*ЗАДАНИЯ:*
(1) Изложите текст об охоте в двух предложениях.
(2) Продолжите текст об охоте с того места, где он заканчивается.
:: ТЕКСТ ДОКУМЕНТА ::
Спорная ценность. Возможно, если бы я не отдавал охоте столько времени, энергии, сил, то больше сделал бы в жизни, успешнее продвинулся по научной и служебной лестнице. Возможно. Однако, прожив изрядное количество лет, с полной уверенностью так подвел итог в одной из своих статей:
«Славлю охоту! Она сделала меня мужчиной, здоровым и выносливым, уверенным в своих силах. В детские годы была любимой увлекательной игрой и отучила бояться неведомого: леса, темноты, мистики неосознанного. В дни молодости уводила от дружеских попоек, картежной игры, дешевых знакомств, показной стороны жизни. Зрелого — натолкнула на радость познания родной природы. Под уклон жизни — спасла от многих разочарований и психической усталости».
:::
:: ЗАПИСИ ::
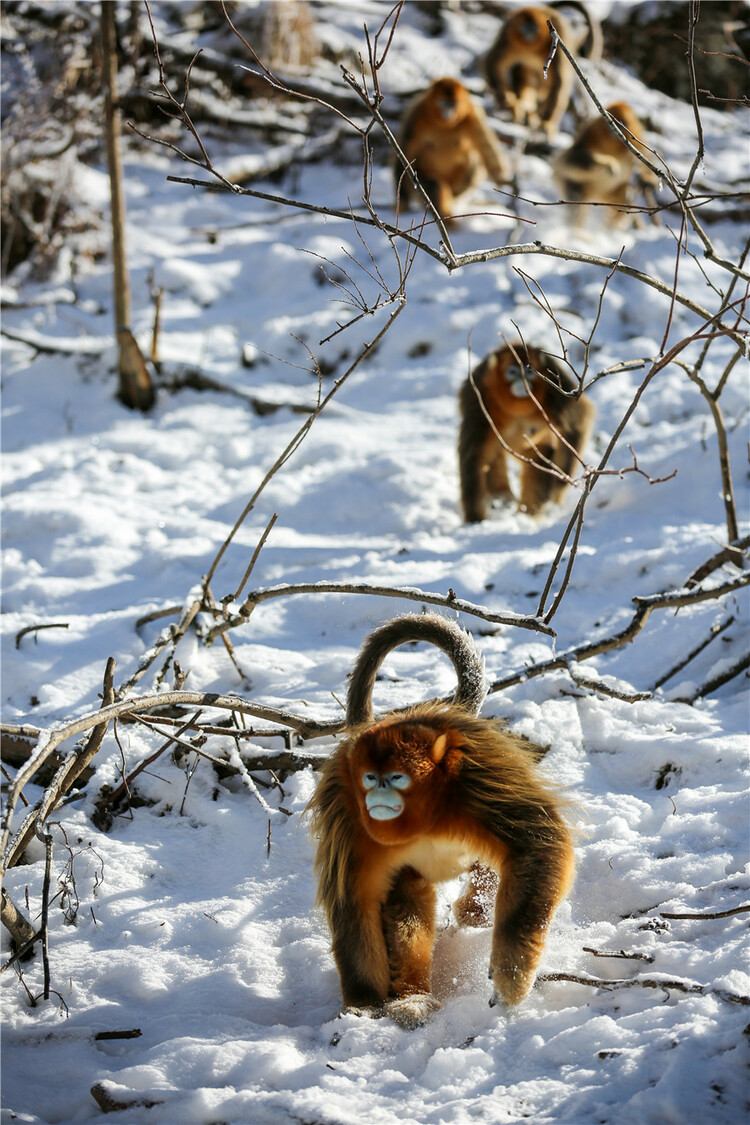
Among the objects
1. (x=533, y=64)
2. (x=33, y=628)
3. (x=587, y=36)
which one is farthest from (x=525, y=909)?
:::
*ОЖИДАЕМЫЕ ОТВЕТЫ:*
(1) Автор допускает, что без увлечения охотой мог бы больше сделать в жизни и успешнее продвинуться по научной и служебной лестнице. Тем не менее он славит охоту: она сделала его здоровым, выносливым и уверенным в своих силах мужчиной, в детстве отучила бояться неведомого, в молодости уводила от дружеских попоек и картежной игры, в зрелые годы открыла радость познания родной природы, а под уклон жизни спасла от разочарований и психической усталости.

(2)
Это, конечно, итог индивидуальный, субъективный; однако был у моего увлечения и другой, побочный результат — считаю его большим подарком судьбы. Именно охота, этот совершенно особый вид человеческой деятельности, свела меня с ее служителями, людьми, пораженными этой страстью — и обычно на всю жизнь. Судьба свела нас вместе, но не на работе, не в праздности или застолье, не по душным квартирам на паркете, — нет! Под голубой или звездной крышей, в жару или в стужу, под дождем или снегом, по хлесткому прутняку, по утомительным мшагам, по вязким грязям, убродным снегам и по воде в зыбких посудинах, — разно; очень разно, но непременно с ружьем и частенько с собакой. Словом, в те дни и часы, когда человек полностью отвлекается от обычных дел и становится просто равноправным членом охотничьего братства.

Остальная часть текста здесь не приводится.